» **What this task involves**
Reproduce every one of the following rows verbatim, line for line.

» **Dataset records**

══════

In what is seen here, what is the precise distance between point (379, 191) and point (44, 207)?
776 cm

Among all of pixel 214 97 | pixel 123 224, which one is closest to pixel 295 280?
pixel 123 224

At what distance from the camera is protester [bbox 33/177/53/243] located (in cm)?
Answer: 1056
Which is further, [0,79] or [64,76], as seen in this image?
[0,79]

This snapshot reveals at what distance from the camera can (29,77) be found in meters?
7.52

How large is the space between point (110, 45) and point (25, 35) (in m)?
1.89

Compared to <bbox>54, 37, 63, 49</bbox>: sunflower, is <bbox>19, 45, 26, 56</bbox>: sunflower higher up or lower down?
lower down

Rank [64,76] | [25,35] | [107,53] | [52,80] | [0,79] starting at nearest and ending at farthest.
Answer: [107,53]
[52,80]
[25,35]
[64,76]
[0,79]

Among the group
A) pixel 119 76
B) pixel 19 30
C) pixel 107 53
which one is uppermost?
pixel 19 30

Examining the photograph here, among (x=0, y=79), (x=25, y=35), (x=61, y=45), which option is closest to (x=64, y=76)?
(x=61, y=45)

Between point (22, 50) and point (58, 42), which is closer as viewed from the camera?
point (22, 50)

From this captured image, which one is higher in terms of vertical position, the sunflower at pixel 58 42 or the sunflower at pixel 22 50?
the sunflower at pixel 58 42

══════

» **Response**
In what is seen here, what is the precise distance between point (379, 191) and point (44, 207)?
776 cm

Among all of pixel 214 97 | pixel 123 224, which one is closest to pixel 295 280?
pixel 123 224

At what distance from the camera is protester [bbox 33/177/53/243] located (in cm)?
Answer: 1056
Which is further, [0,79] or [64,76], as seen in this image?
[0,79]

This snapshot reveals at what distance from the camera can (29,77) be found in meters?
7.52

How large is the space between point (110, 45) and point (25, 35) (in m)?
1.89

Compared to <bbox>54, 37, 63, 49</bbox>: sunflower, is <bbox>19, 45, 26, 56</bbox>: sunflower higher up or lower down?
lower down

Rank [64,76] | [25,35] | [107,53] | [52,80] | [0,79] starting at nearest and ending at farthest.
Answer: [107,53]
[52,80]
[25,35]
[64,76]
[0,79]

Among the group
A) pixel 119 76
B) pixel 19 30
C) pixel 107 53
which one is uppermost?
pixel 19 30

Examining the photograph here, among (x=0, y=79), (x=25, y=35), (x=61, y=45), which option is closest to (x=64, y=76)?
(x=61, y=45)

Between point (22, 50) and point (58, 42), which is closer as viewed from the camera?
point (22, 50)

From this captured image, which one is higher in terms of vertical position, the sunflower at pixel 58 42 or the sunflower at pixel 22 50?
the sunflower at pixel 58 42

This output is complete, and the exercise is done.